Last Thursday afternoon, we played some songs at lunch time at the Missoula Senior Center. Since we weren’t in an actual living room, we didn’t do the whole show. We just joined a group of four people for lunch and sang and talked a bit with them. There was a couple, Joe and Carol, in their seventies, who had been married for over fifty years and shared with us that they had fallen in love all over again about seventeen years into their marriage. Joe also shared the seemingly contradictory strong statements: “if our son wants to sleep with some broad, it won’t happen under my roof!” and “but we had sex before we were married, you know.” Carol talked about how much shame and guilt she had felt when she got pregnant before getting married, and how disappointed her family was in her.

There was also 92-year-old Annie, who I think I want to be when I grow up, by virtue of her beautifully feisty spirit! Annie has been married three times, and in her words, she had “two good ones, one bad”, and she had first gotten married “young and dumb”. Annie’s close friend Evelyn, wise and kind and cranky, had also been married and divorced three times.

Joe asked us why we didn’t want to be married, and we got to talk a little about how we are both hugely in favor of longterm commitment and building chosen family and of celebrating love, but that we have complex feelings about the cultural institution of marriage (and the civil rights that are bundled with it, and the unfortunate history on which is is built).

In the presence of humans with such long and varied experience, I often feel like I don’t know a damn thing. I shared that feeling with them, and we shared a laugh. But I think, in that relatively brief encounter, we all learned a lot from one another.

Later that evening, we did a full concert/conversation at the home of a long-term/committed/unmarried couple: Jacklyn and Zach. The audience included Jacklyn and Zach’s two young children, friends, and the children of those friends. Two women there had recently been divorced. Jacklyn said she cried from joy when she first heard “Our Love Is What We Make of It”, because it is so rare to encounter cultural examples that affirm their choice to not be married, and she was passionate about her six-year-old daughter Sloan hearing our song.

Here’s a recent dialogue that Jacklyn reported between her and Sloan:
S: I LOVE marriage!
J: Why?
S: Marriage means you have babies!
J: But we have babies, don’t we?
S: Because that means you love each other!
J: But your dad and I love each other very much.

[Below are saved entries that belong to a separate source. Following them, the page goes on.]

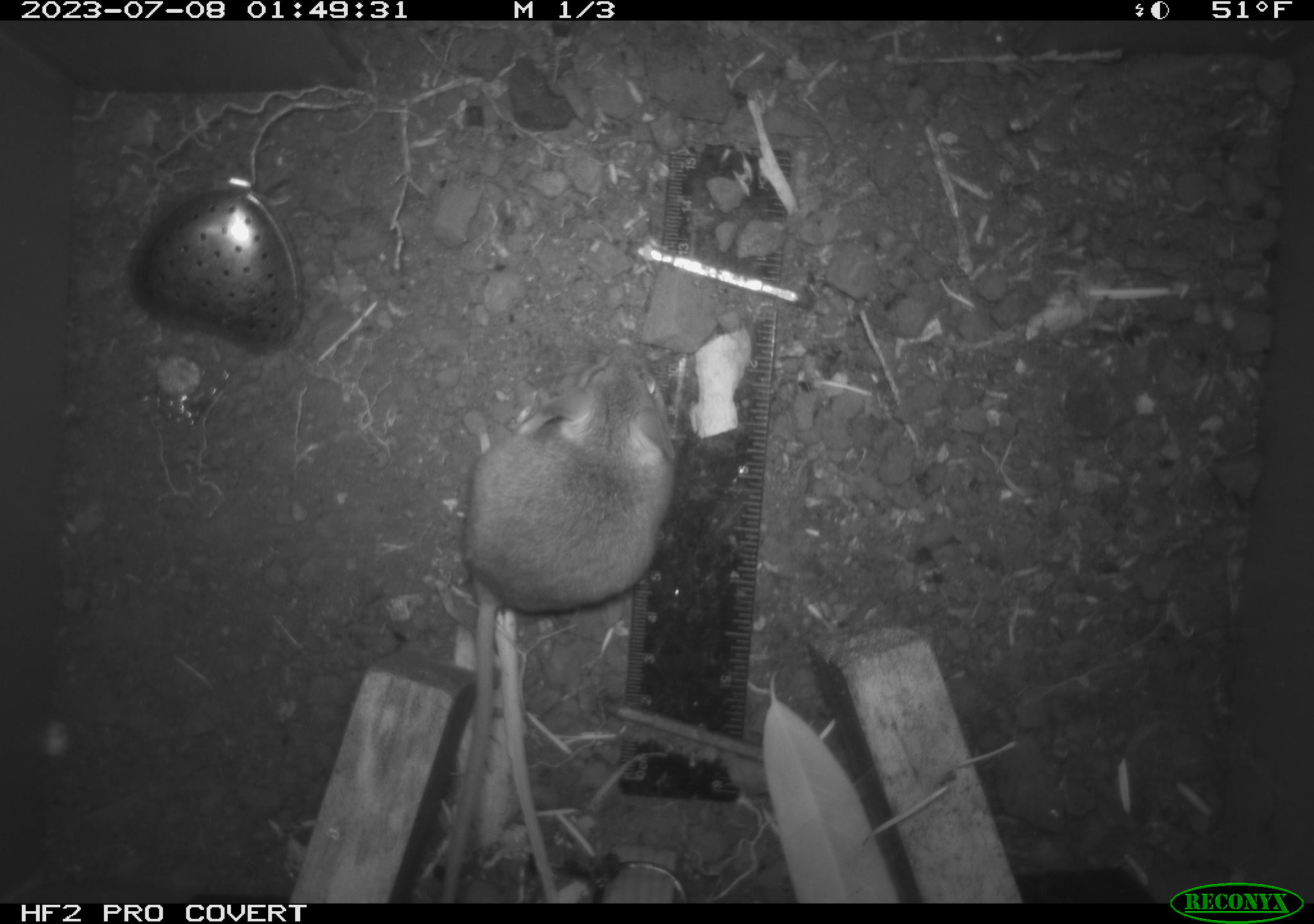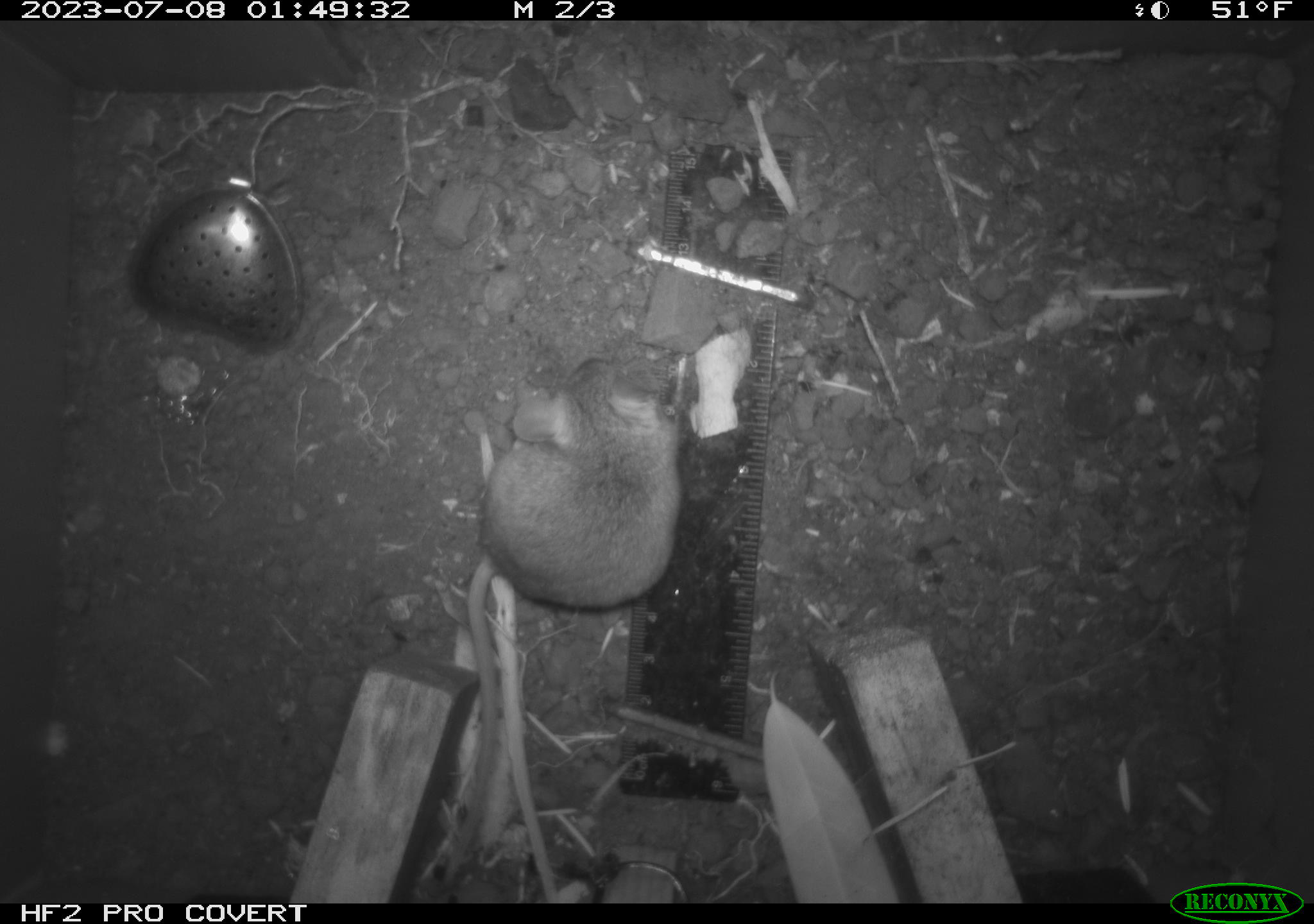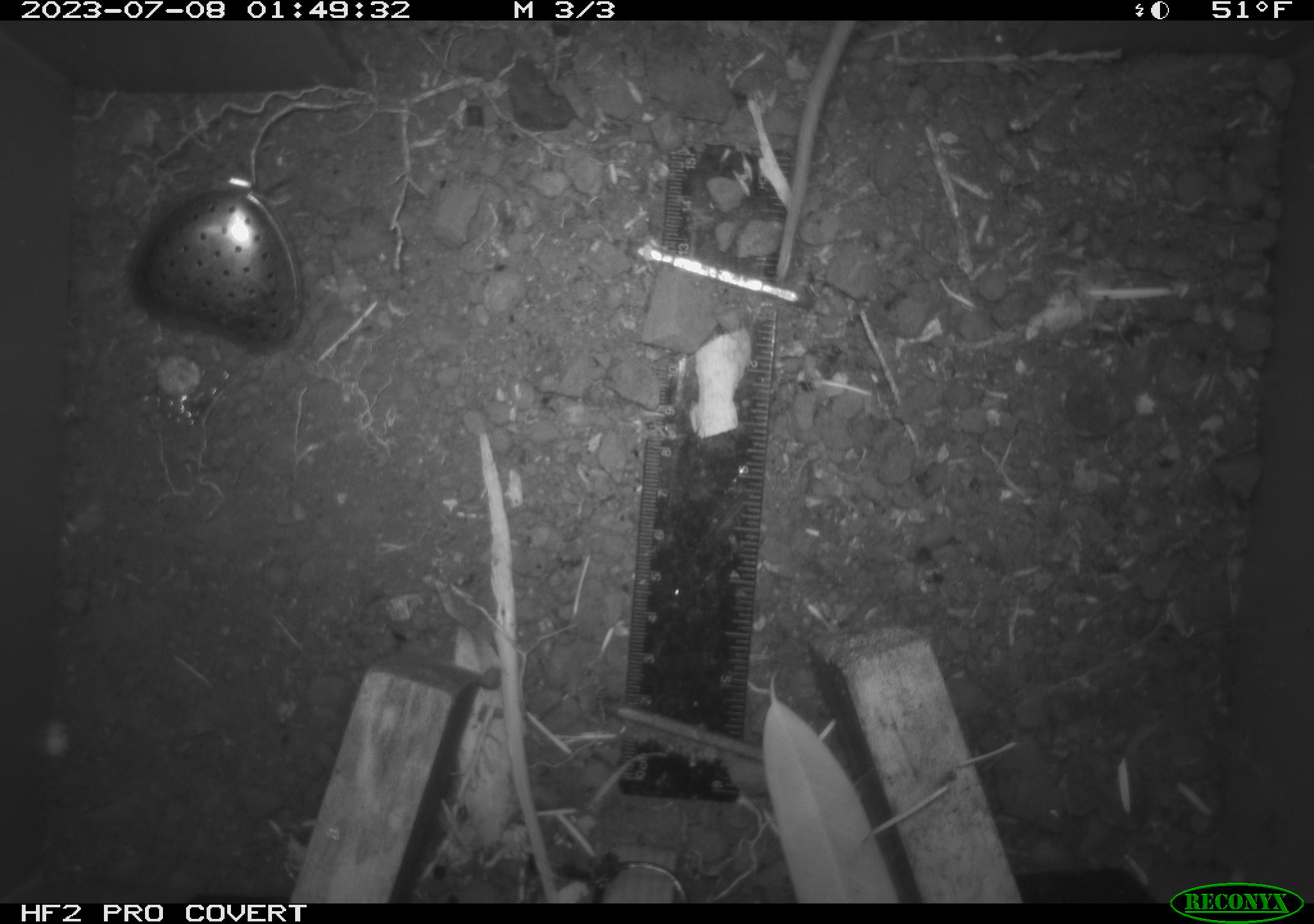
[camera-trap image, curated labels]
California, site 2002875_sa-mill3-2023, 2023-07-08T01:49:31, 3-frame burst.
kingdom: Animalia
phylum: Chordata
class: Mammalia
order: Rodentia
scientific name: Rodentia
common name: mouse species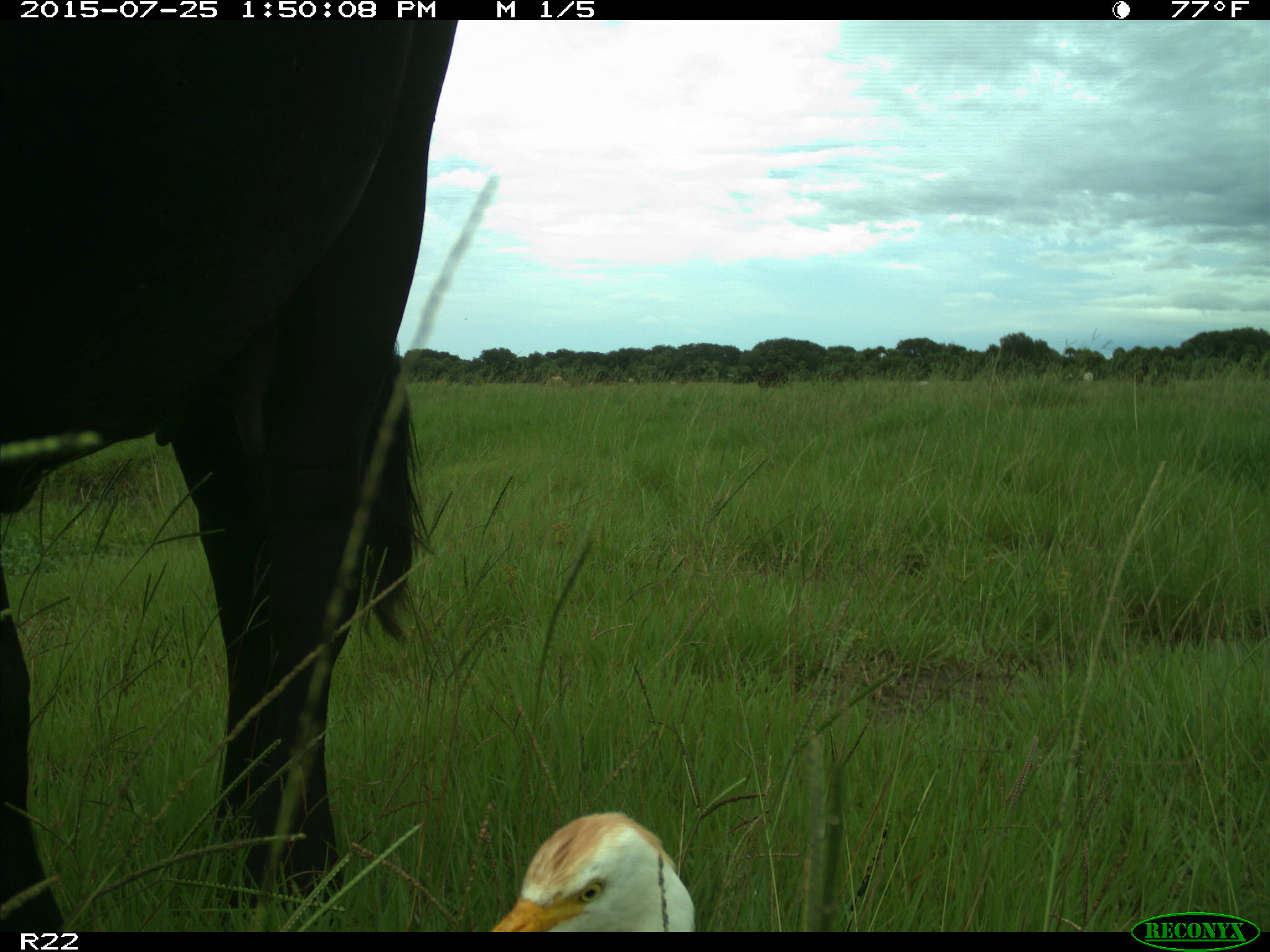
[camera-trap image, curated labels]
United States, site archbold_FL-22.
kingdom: Animalia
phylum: Chordata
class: Mammalia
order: Artiodactyla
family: Bovidae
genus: Bos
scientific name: Bos taurus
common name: domestic cow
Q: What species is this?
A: Bos taurus (domestic cow).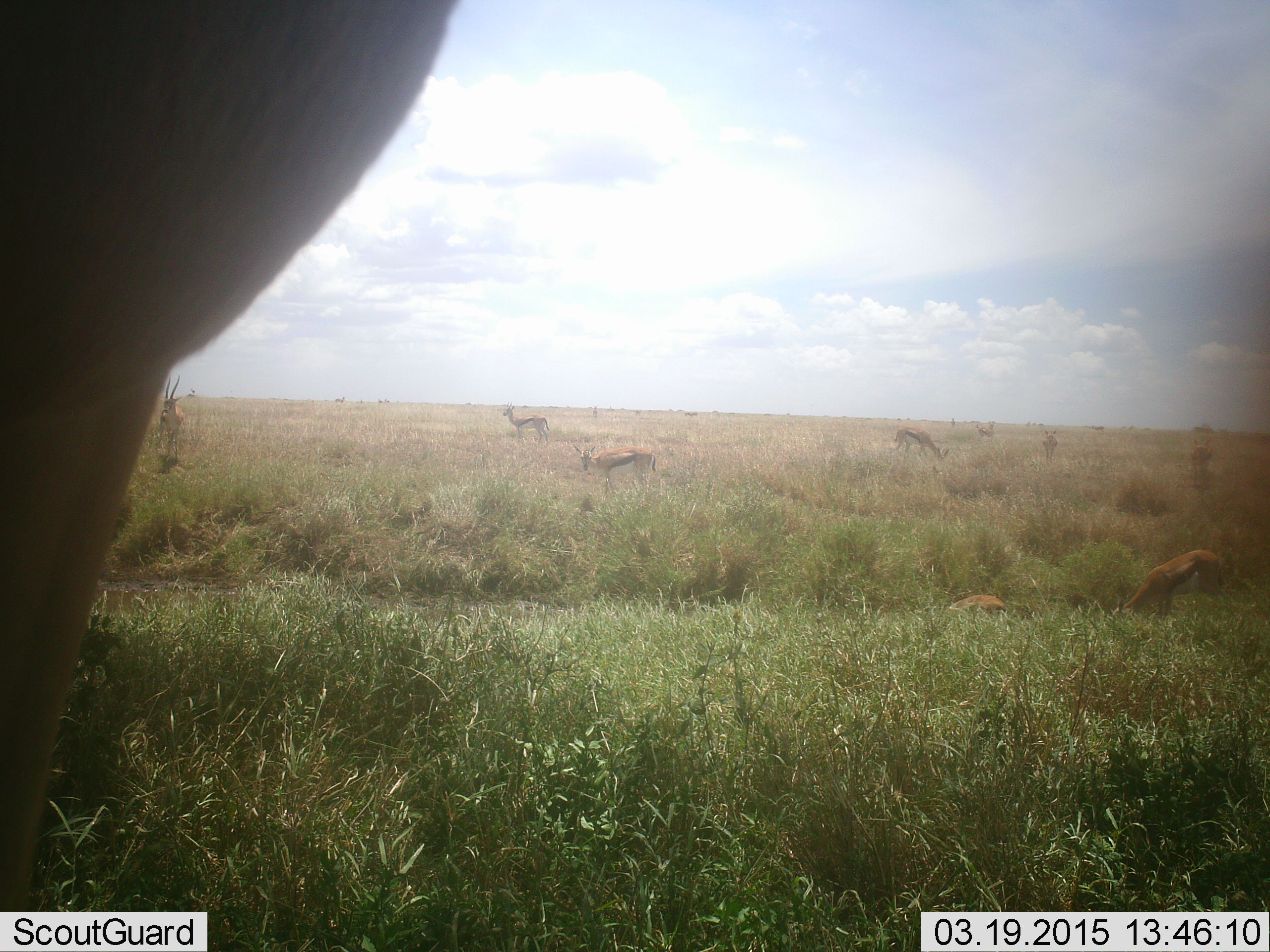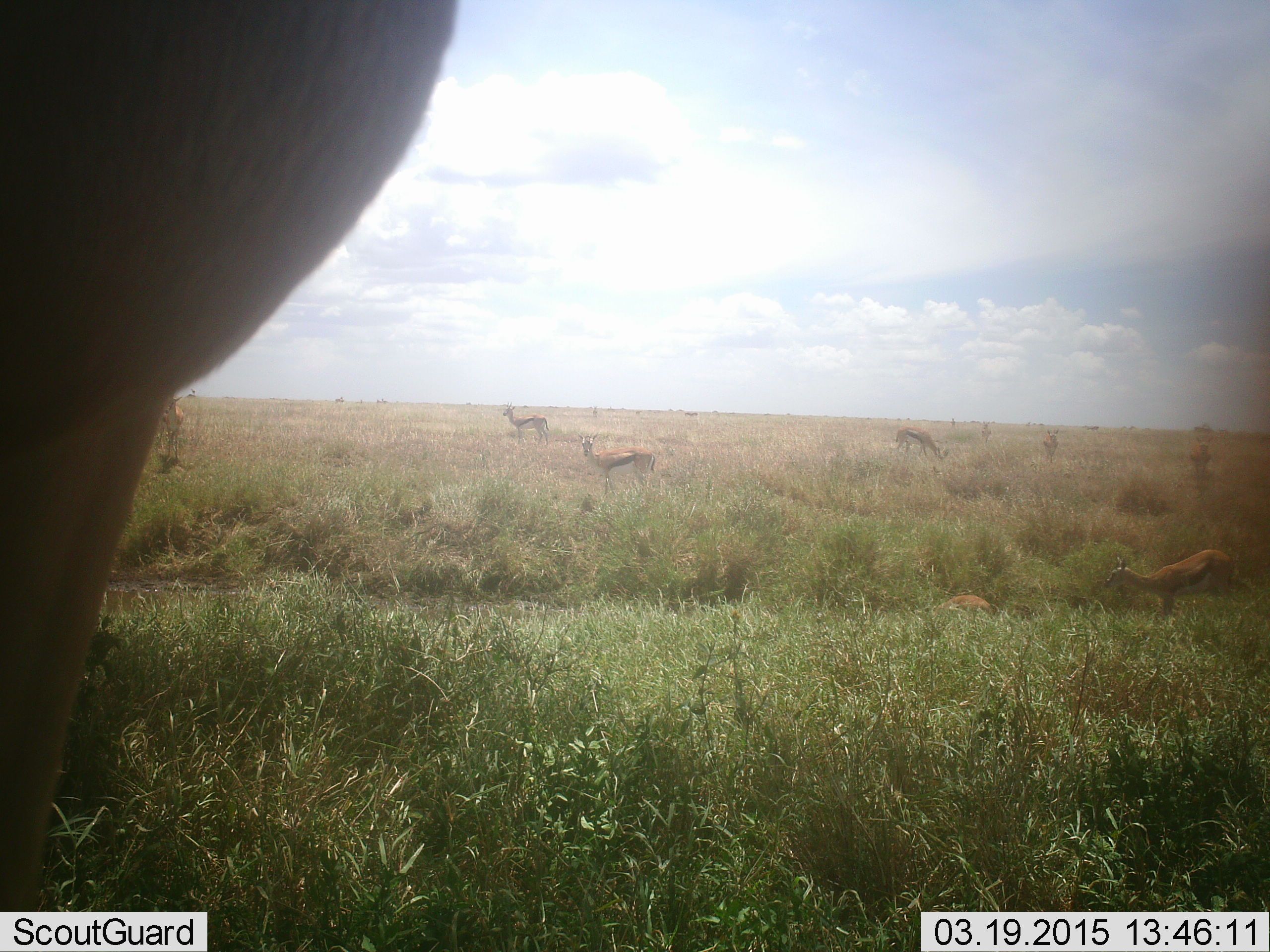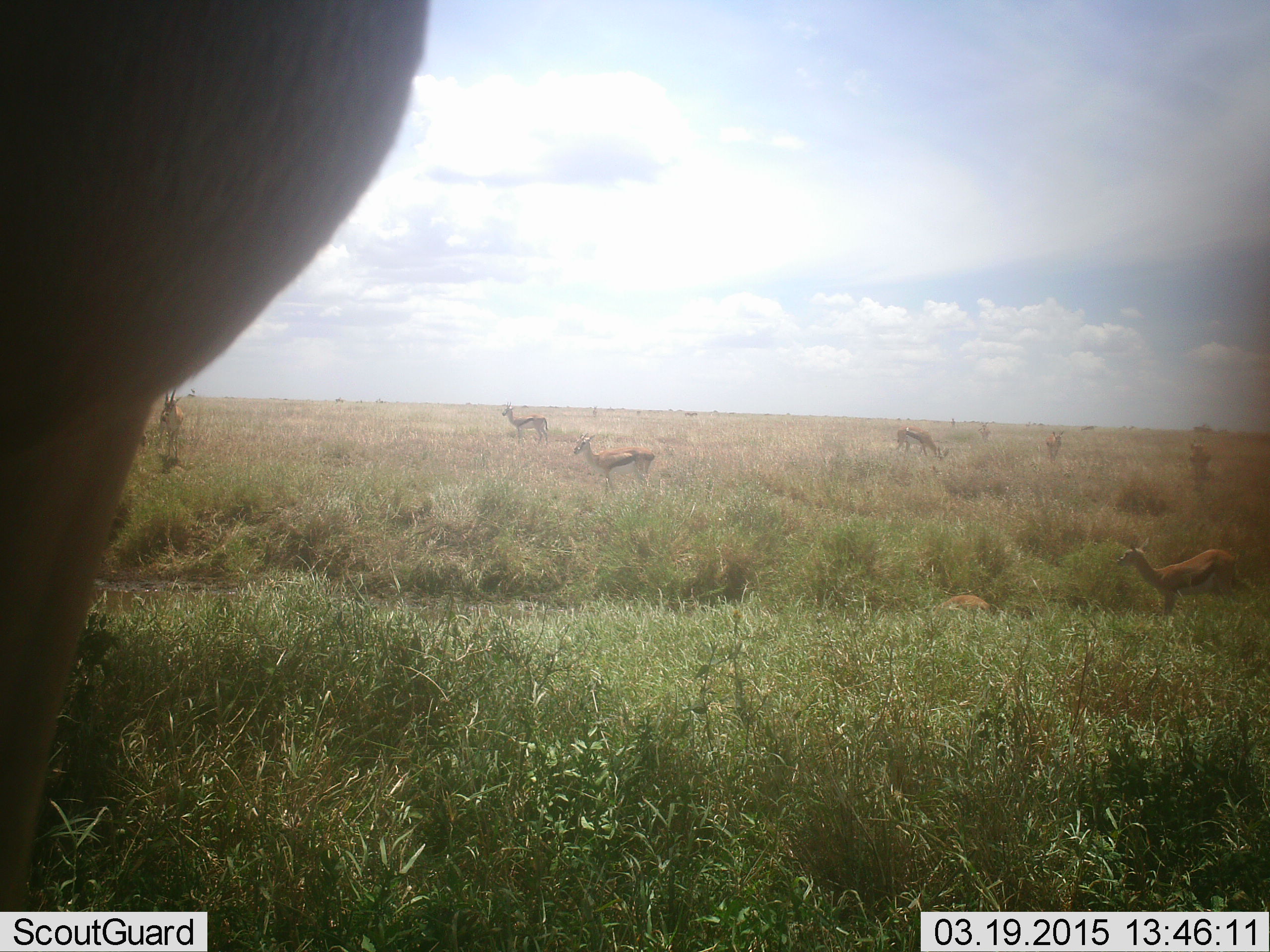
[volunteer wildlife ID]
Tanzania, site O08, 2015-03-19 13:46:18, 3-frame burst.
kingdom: Animalia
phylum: Chordata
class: Mammalia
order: Artiodactyla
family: Bovidae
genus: Eudorcas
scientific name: Eudorcas thomsonii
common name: thomson's gazelle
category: gazellethomsons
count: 10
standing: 75%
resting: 17%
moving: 33%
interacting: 8%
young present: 0%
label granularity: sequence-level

Much to our delight, Sloan danced exuberantly for much of the concert/conversation! Jacklyn and Sloan danced together and sang along with “Our Love is What We Make of It.” When we asked everyone to take a few minutes and reflect on their feelings about marriage, Sloan drew a bride and groom and expressed “marriage is when two people celebrate their friendship”. The other young girls there also drew a picture of a wedding. The one six-year-old boy there drew a picture of a man under lightning-filled clouds and wrote “I don’t know how to draw pants”. I find it interesting to note that weddings were very much on the girls’ minds and that the one little guy happened to draw a non-sequitur, albeit a hilarious one.

Sometimes it seems even more significant to get to engage with people who have values and perspectives further from our own. But in the case of Jacklyn and Zach, it was such a rich experience to share in and celebrate each others’ shared values. And it warms our hearts like crazy to think of the ways in which Jacklyn was grateful to encounter our anthem.